#vizpoem This poem seems to be describing seeing (I Caught) a bird who, who the author compares to a king (minion, kingdom of daylight’s dauphin, dapple-dawn-drawn Falcon) who was hovering (in his riding) in the air in the morning (Of the rolling level underneath him steady air, and striding High there, how he run upon the rein of a wimpling wing). The author compares how the bird glides on its own curved blade (As a skate’s heel sweeps smooth on a bow-bend). The bird then takes off (hurl) quickly and glides effortlessly even in strong winds (rebuffed the big wind). The author tends to overstate how much he admires the way the bird can hover and then just instantly start flying again (My heart in hiding Stirred for a bird, — the achieve of; the mastery of the thing!)

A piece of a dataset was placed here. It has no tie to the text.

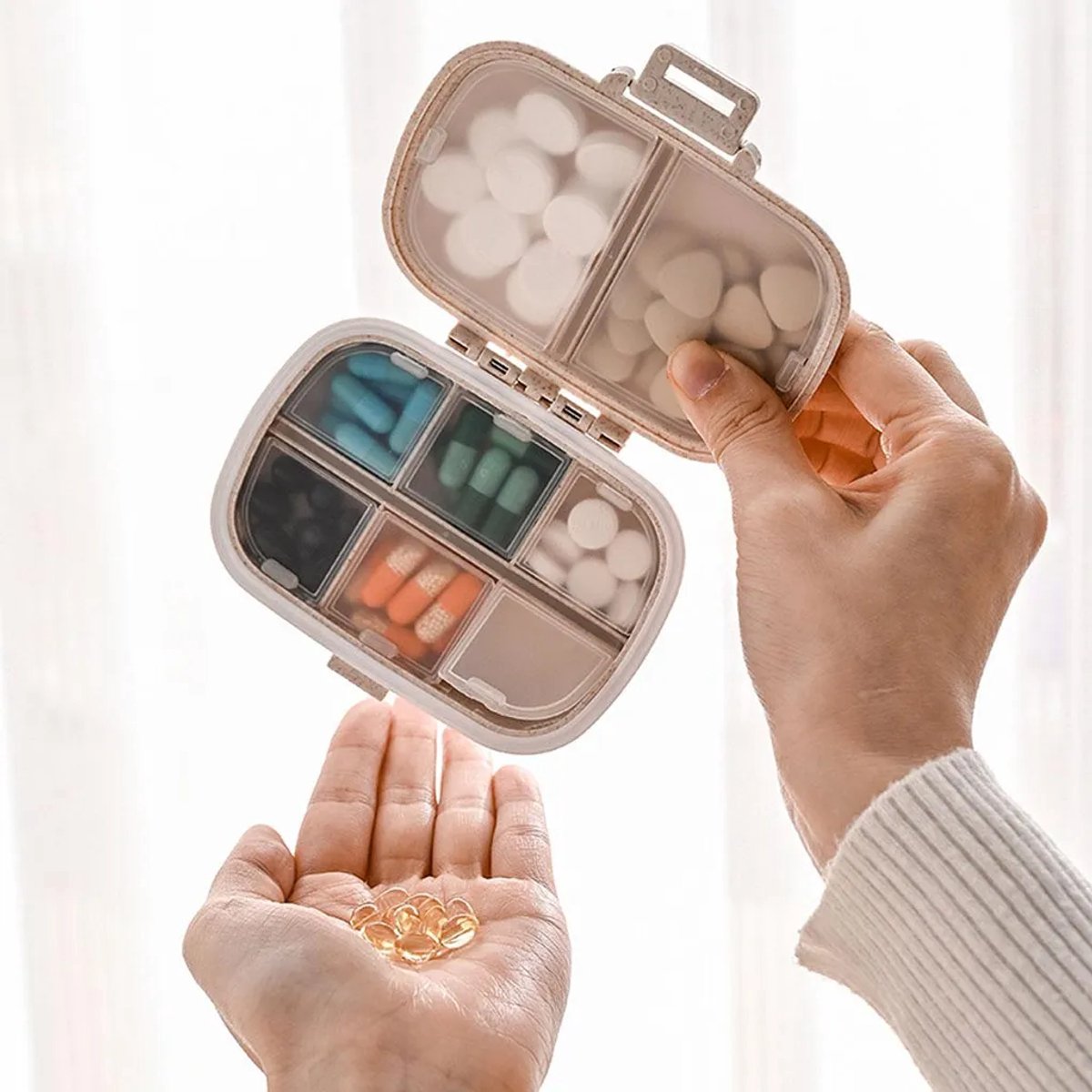 Een reispillendoosje Geschikt voor 8 vakjes, draagbaar pillendoosje, compact pillendoosje Geschikt voor in de handtas, draagbare medicijn- en vitamineverpakking, beige.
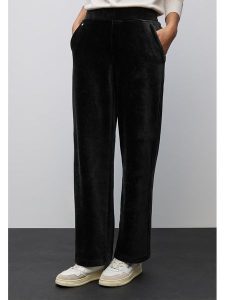 Cecil Spodnie sztruksowe w kolorze czarnym rozmiar: W38/L30. Czarne spodnie z wysokim stanem Cecil, bez wzorów, ze sztruksu, z podwyższonym stanem. Za 187,52 zł.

The poem actually starts off with “To Christ our Lord” which leads me to think that the author is somehow comparing the bird to Christ (Brute beauty and valour and act, oh, air, pride, plume, here Buckle!). It seems like the author thinks the bird is like Christ because of its powers at being able to hover even through strong winds (O my chevalier!), powers that can be considered dangerous because of how it hovers in wait of striking at prey, just as it can be considered that Christ hovers above us all waiting to “strike” someone with his powers of healing.
There are a few instances of enjambment when a line is broken up with a hyphen (king-dom) which emphasizes a reference to “king” and “kingdom,” again relating back to religion. In the first 8 lines that all end with “ing.” The last 3 lines reference “shiny things” (sillion shine,” “blue-beak embers” and also references “gall themselves, gash gold-vermillion” which could also be referring to Christ dying on the cross and bleeding.
Overall, I believe there is a definite religious tone to this sonnet as the author is comparing a bird to a king (i.e., Christ).